No Vidigal, para não atrair a atenção da polícia, o tráfico tem adotado estratégias, como evitar o uso de armamento pesado nas ruas.

— O tráfico não é ostensivo. Não se veem mais motoboys carregando traficantes armados. Em casa, é comum as famílias conversarem sobre a pacificação, mas evitam falar disso nas ruas — conta o morador R.

Na Maré, ocupação é esperada para julho

A expectativa na Maré é que a pacificação chegue ao complexo em julho. A aposta se deve à transferência da sede do Bope para a região e à saída das Forças Armadas do Alemão:

— Os militares poderiam sair do Alemão e ocupar a Maré. Quartéis do Exército são nossos vizinhos — diz A., morador há 40 anos do Timbau.

Segundo A., os três grupos de criminosos da região — a Maré é controlada por duas facções de traficantes e uma quadrilha de milicianos — já analisam os prós e contras da ocupação:

— O tráfico vai ter um exército menor e não precisará de armas. É menos custo. Dizem ainda que não vai haver uma paralisação total da venda de drogas, porque existe mercado.

Para o geógrafo Jailson de Souza e Silva, coordenador-geral do Observatório de Favelas, entidade com sede na Maré, a pacificação no complexo e em outras comunidades será sem confrontos:

— No Alemão era um grupo só, forte, que dominava uma área grande. A Maré é maior que o Alemão, mas é dividida entre organizações criminosas, o que diminui as possibilidades de reação. Além disso, se o Estado quiser, entra em qualquer lugar. Não há como oferecer resistência. Eles (os criminosos) não são bobos nem loucos.

Jailson acha que a pacificação não deve ter como foco apenas a Copa e as Olimpíadas. E diz que a ocupação deve ser acompanhada de políticas públicas, para que a Maré alcance indicadores sociais e econômicos da média da cidade até 2016.

Presidente da Associação Comercial do Rio, Antenor Barros Leal afirma que a pacificação tem reflexos positivos na economia, pois incentiva a revitalização de áreas abandonadas no entorno de favelas e a legalização do comércio informal. Com a ocupação dos complexo da Maré, do Caju e de outras comunidades ao longo da Avenida Brasil, uma das vias de entrada da cidade, ele acredita que imóveis abandonados serão reocupados:

— Quanto mais empresas, mais empregos.

Na Avenida Brasil, quando traficantes do Parque Alegria, no Caju, e do Parque Arará, em Benfica, entram em guerra, motoristas ficam no meio do fogo cruzado. Nas duas comunidades, moradores sonham com uma UPP:

— Deveria existir UPP em todo lugar. Uma vizinha estava na laje e levou uma bala perdida — conta o aposentado S., que mora no Arará.

No Parque Alegria, o medo impera:

— Vivemos oprimidos. Acabou a história de tráfico proteger morador. Todos querem UPP, mas não podem falar — lamenta a dona de casa P.

Tarefas propostas:
- a) De acordo com o texto sobre a pacificação das favelas, quem é o coordenador-geral do Observatório de Favelas?
- b) Retome o texto sobre a pacificação das favelas, dando sequência a ele logo após a última fala citada.

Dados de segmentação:
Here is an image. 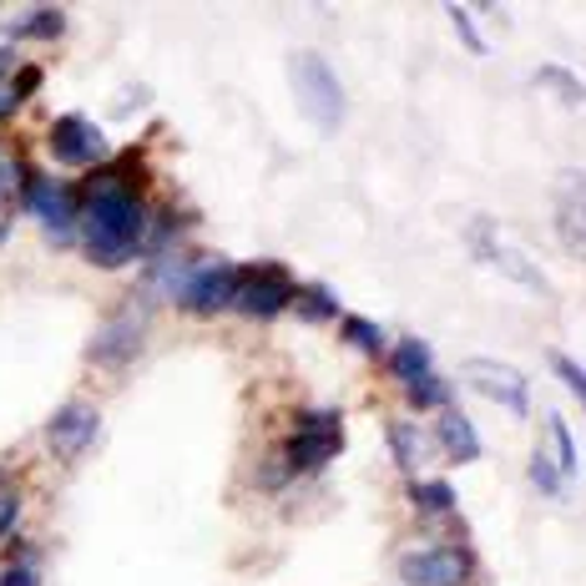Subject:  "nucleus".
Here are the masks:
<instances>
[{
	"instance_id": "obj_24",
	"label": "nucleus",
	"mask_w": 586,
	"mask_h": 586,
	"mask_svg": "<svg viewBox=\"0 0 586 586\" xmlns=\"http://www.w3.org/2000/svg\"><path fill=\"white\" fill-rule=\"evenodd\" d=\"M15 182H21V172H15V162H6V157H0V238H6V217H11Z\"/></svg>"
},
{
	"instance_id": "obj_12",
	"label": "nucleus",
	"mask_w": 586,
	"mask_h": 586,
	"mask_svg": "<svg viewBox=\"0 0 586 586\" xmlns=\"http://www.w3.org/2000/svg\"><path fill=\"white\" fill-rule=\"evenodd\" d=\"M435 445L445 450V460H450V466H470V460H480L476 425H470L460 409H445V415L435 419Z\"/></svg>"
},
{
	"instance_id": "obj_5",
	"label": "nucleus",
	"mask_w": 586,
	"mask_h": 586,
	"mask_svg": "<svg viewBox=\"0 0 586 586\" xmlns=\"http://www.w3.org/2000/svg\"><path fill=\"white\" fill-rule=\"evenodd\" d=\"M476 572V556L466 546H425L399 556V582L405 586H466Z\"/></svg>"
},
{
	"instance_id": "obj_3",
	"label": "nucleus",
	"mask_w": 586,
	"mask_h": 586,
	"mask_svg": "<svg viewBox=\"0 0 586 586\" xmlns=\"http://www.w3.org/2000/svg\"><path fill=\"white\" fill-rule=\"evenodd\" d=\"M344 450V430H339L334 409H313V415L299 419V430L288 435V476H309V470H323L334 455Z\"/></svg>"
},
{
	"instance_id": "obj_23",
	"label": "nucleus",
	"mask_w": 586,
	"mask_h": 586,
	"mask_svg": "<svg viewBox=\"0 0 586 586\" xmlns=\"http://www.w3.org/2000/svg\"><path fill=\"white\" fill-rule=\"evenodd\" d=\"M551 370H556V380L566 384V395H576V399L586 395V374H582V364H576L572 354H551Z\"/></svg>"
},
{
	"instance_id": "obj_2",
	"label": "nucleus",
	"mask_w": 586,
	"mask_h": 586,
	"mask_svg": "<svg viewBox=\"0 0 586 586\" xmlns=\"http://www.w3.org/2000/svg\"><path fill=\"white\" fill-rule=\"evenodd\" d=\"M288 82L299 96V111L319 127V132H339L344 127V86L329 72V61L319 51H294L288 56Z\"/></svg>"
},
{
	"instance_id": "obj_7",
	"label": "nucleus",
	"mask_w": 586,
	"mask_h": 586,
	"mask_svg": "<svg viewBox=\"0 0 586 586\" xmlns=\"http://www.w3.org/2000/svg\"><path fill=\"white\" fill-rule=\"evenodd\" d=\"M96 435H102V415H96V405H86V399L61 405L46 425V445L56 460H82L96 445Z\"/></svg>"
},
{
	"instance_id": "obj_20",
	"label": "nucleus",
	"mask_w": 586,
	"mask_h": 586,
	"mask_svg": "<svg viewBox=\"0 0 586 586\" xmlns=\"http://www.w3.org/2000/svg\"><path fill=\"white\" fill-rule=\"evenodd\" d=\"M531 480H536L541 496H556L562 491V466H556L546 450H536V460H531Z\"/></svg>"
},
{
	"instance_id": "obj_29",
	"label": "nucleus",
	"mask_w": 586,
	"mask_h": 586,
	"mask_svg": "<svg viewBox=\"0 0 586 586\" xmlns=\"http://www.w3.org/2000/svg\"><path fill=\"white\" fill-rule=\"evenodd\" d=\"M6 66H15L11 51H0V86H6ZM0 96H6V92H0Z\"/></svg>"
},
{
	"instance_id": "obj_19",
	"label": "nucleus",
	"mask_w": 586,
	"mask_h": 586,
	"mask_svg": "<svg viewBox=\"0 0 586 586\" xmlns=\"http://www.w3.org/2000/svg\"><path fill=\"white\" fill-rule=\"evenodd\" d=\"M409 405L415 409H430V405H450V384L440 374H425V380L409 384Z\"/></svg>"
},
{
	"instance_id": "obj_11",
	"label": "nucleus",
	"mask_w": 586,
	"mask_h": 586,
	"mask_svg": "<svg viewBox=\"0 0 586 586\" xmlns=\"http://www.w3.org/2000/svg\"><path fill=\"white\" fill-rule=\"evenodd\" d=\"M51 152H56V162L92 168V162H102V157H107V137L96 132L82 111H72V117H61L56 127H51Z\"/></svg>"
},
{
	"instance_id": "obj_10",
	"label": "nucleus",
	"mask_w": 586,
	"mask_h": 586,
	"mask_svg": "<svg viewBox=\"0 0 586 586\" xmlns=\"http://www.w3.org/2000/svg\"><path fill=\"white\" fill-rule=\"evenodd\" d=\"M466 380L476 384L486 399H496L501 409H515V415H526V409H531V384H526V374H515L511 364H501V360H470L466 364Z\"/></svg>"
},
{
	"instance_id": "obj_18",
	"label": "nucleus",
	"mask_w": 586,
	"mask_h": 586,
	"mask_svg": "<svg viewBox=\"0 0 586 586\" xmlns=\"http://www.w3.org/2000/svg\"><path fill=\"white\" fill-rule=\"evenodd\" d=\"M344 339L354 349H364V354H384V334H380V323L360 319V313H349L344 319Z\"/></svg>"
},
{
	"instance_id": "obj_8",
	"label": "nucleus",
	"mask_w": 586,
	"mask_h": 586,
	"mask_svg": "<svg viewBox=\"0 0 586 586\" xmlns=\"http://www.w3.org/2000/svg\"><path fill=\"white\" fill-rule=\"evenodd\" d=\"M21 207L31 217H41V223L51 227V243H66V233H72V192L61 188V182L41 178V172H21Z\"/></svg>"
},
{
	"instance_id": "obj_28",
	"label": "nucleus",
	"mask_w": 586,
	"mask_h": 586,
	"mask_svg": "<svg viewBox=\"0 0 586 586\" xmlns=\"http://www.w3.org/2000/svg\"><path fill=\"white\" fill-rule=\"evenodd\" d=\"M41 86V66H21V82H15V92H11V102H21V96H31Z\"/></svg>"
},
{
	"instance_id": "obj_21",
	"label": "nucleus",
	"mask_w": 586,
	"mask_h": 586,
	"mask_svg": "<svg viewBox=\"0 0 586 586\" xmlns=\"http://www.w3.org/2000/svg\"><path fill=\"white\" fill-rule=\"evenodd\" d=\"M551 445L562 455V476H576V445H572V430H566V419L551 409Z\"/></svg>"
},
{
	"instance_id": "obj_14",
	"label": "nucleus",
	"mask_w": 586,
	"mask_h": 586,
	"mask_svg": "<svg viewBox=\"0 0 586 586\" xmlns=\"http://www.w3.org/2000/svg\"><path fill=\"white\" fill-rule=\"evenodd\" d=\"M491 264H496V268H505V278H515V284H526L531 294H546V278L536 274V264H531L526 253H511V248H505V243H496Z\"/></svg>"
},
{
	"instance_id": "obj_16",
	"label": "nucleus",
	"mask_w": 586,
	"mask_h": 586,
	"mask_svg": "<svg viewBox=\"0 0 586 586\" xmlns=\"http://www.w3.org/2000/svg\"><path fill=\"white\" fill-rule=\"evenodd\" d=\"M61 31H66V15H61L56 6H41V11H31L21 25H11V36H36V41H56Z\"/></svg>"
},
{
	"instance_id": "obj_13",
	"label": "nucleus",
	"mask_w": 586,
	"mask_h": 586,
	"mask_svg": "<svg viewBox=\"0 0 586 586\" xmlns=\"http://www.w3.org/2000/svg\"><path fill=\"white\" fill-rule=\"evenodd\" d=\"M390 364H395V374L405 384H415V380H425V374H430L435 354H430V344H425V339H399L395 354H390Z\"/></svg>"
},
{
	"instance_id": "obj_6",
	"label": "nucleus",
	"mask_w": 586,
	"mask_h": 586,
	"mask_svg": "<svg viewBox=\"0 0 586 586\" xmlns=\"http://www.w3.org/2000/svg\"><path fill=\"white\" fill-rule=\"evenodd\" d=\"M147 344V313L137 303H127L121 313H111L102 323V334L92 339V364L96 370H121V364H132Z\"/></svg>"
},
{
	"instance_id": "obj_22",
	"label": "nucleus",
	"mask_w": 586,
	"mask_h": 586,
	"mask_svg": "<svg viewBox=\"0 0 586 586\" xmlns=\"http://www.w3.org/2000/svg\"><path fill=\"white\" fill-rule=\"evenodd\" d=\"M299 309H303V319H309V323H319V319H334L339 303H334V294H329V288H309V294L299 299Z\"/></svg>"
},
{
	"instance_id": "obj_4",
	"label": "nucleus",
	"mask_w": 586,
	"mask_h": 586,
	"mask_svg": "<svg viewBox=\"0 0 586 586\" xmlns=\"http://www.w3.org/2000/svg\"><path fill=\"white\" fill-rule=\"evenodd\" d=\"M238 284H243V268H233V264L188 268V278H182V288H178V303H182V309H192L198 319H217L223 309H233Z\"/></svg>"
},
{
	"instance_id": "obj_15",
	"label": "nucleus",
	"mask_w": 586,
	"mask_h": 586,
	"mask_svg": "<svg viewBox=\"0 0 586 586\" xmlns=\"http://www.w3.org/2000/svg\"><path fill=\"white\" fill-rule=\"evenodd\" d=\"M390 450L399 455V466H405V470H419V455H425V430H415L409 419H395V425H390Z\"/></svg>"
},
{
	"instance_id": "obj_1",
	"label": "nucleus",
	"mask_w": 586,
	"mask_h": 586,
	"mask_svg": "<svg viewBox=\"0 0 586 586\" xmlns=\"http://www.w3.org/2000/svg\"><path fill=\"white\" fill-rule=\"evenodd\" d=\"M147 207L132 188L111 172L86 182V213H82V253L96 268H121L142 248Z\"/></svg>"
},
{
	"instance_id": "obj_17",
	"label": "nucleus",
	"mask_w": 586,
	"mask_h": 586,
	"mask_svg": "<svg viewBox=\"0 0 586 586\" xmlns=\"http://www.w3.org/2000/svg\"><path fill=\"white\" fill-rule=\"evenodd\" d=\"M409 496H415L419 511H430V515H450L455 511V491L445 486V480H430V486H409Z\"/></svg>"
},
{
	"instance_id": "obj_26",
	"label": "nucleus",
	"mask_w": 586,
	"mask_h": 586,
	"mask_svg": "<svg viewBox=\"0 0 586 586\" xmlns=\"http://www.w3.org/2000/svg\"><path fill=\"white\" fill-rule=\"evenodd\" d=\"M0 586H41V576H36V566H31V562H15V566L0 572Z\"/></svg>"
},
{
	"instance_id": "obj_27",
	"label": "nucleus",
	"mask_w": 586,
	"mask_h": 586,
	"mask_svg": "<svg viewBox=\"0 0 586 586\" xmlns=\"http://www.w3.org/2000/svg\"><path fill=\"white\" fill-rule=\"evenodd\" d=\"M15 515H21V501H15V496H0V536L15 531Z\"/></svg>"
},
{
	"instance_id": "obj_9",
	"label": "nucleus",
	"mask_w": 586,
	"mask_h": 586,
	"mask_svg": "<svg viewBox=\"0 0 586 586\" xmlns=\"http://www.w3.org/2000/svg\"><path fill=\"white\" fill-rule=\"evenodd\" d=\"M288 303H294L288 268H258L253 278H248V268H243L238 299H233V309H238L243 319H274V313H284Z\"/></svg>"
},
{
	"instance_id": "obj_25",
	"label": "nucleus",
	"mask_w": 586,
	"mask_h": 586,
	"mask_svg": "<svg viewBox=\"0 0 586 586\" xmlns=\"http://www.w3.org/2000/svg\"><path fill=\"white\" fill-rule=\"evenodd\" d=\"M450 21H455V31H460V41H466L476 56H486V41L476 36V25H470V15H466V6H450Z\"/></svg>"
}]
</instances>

Respostas por tarefa:
- a) O geógrafo Jailson de Souza e Silva.

- b)
A Secretaria de Segurança reafirma a meta de implantar 40 UPPs no estado até 2014 (já foram instaladas 18). Embora sem antecipar seu cronograma, o órgão confirma que o Parque Alegria está dentro do seu planejamento, assim como outras favelas das zonas Norte e Oeste.

Cotado para abrigar os jogos de rúgbi dos Jogos de 2016, o campo do Vasco da Gama é vizinho à favela Barreira do Vasco. Apesar da boa convivência, o presidente do clube, Roberto Dinamite, fala da importância de uma UPP na comunidade:

— Se haverá UPP na Mangueira e no Tuiuti, que ficam no entorno, por que não na Barreira do Vasco? — pergunta Dinamite. — Tudo que atende à demanda por segurança é bom para o Vasco e a população.

Na Barreira, até a Igreja Nossa Senhora dos Pobres e o posto policial estão furados a bala. Presidente da associação de moradores, Vânia de Souza diz que a expectativa é grande:

— Até na escola as crianças falam na pacificação. O nosso medo é que, depois das Olimpíadas, tudo acabe.

Na Zona Sul, há moradores com inveja de comunidades pacificadas:

— O morador quer ter o seu direito de ir e vir garantido — diz J., que vive na Rocinha.

A favela, próxima a bairros de classe média alta — São Conrado e Gávea — e de uma autoestrada, espera mais do que segurança:

— Brigamos para ter serviços públicos, inclusive a Defensoria Pública e o Tribunal de Justiça. Os usuários não vão deixar de usar drogas com a UPP. É preciso ressocializar — diz o presidente do Movimento Popular de Favelas, Willian de Oliveira.

Diretor de Urbanismo da Associação de Moradores do Alto Gávea, Luiz Fernando Peña espera que, a exemplo do Alemão, a ocupação da Rocinha ocorra sem violência e, no futuro, ajude a valorizar os imóveis da região. Vice-presidente da Associação de Dirigentes de Empresas do Mercado Imobiliário (Ademi), Ruben Vasconcelos confirma os benefícios da chegada de uma UPP:

— Na Tijuca, o metro quadrado era vendido a R$ 1.800 e, hoje, bateu os R$ 6 mil. No caso da Rocinha, a valorização é certa. Quando for implantada a UPP, o metro quadrado da Praia de São Conrado vai bater o da Barra.

Colada no Engenhão, a Favela Belém- Belém é pequena, com cerca de 200 casas, e controlada por milícia. O mesmo grupo está numa favela próxima, a Fernão Cardim. Moradores e comerciantes das duas comunidades esperam que, com a pacificação, deixem de pagar taxa aos milicianos:

— Todo mês, as famílias pagam R$ 10 e os comerciantes R$ 20 para os milicianos — conta H.

Não muito distante do Engenhão, a Favela do Jacarezinho também está na rota da pacificação. Presidente da associação de moradores, o MC Serginho defende a população.

— O Jacarezinho é pacífico. Aqui não tem agressão a policial, fechamento de rua — diz Serginho, que também luta pela inclusão social. — A comunidade está abandonada.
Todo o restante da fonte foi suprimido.